* Consigne A: Relevez, dans l'ordre, chaque passage mis entre guillemets (« ») dans l'extrait sur l'entretien avec Ramadan.
* Consigne B: Écrivez la suite de l'extrait sur l'entretien avec Ramadan, en partant de sa dernière phrase.

* Texte source:
On est le jeudi 10 décembre. L'interview, une heure en fin d'après-midi au bar d'un hôtel de la place de la République muée en autel postattentats, vient de se terminer. «Vous n'avez pas le visage de votre voix», lâche Ramadan dans un sourire amusé. Ah bon ? «Vous avez une voix qui n'a pas ce visage», répète Ramadan sans se dénuer du sourire et sans expliciter. Avant la rencontre, on l'avait eu deux fois au téléphone. Il voulait savoir pourquoi ce portrait. Il estimait n'avoir rien à y gagner, lui qui est «diabolisé depuis vingt-cinq ans». Et puis finalement, dans un soupir façon «au fond, peu importe», il avait dit OK.

(Extraits d'un jeu de données spatiales)
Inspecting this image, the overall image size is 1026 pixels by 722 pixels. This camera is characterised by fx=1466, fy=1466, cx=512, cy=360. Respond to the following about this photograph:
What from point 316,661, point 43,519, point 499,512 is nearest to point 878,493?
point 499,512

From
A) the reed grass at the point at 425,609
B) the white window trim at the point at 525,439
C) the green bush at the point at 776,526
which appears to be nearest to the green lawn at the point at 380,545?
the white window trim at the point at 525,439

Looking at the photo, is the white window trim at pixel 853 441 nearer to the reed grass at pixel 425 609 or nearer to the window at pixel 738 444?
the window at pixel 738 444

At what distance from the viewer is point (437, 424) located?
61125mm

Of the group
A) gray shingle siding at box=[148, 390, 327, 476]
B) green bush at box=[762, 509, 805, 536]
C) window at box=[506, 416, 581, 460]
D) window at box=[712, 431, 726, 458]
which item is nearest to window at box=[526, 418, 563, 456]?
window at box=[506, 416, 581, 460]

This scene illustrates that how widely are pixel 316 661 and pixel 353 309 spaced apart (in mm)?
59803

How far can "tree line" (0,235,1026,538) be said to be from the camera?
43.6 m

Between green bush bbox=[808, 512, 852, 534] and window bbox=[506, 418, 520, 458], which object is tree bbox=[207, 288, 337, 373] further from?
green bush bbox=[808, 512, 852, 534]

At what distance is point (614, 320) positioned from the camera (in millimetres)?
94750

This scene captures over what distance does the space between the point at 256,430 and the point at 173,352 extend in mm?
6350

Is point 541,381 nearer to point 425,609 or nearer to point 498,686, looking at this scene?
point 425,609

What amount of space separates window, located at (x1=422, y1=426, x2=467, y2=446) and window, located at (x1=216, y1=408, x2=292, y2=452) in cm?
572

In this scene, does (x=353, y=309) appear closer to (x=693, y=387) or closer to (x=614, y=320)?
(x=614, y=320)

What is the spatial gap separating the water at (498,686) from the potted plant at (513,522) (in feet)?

* Réponse attendue A:
«Vous n'avez pas le visage de votre voix»
«Vous avez une voix qui n'a pas ce visage»
«diabolisé depuis vingt-cinq ans»
«au fond, peu importe»

* Réponse attendue B:
«Vous n'avez pas le visage de votre voix.» Mettons. Certitude : vous, Tariq Ramadan, avez plusieurs voix, littéralement. On en connaissait certaines. Celle de l'invité des plateaux télé : claire, articulée, ferme. Celle des communications audio sur les réseaux sociaux : plus solennelle, très «prof». Celle des réunions publiques : déclamatoire, très «maître». Celle de notre entretien était inattendue. Presque un murmure, au départ, si bien que l'enregistreur a ramé. Une voix qui crée un cocon, une parenthèse, qu'on verrait bien chez un psy.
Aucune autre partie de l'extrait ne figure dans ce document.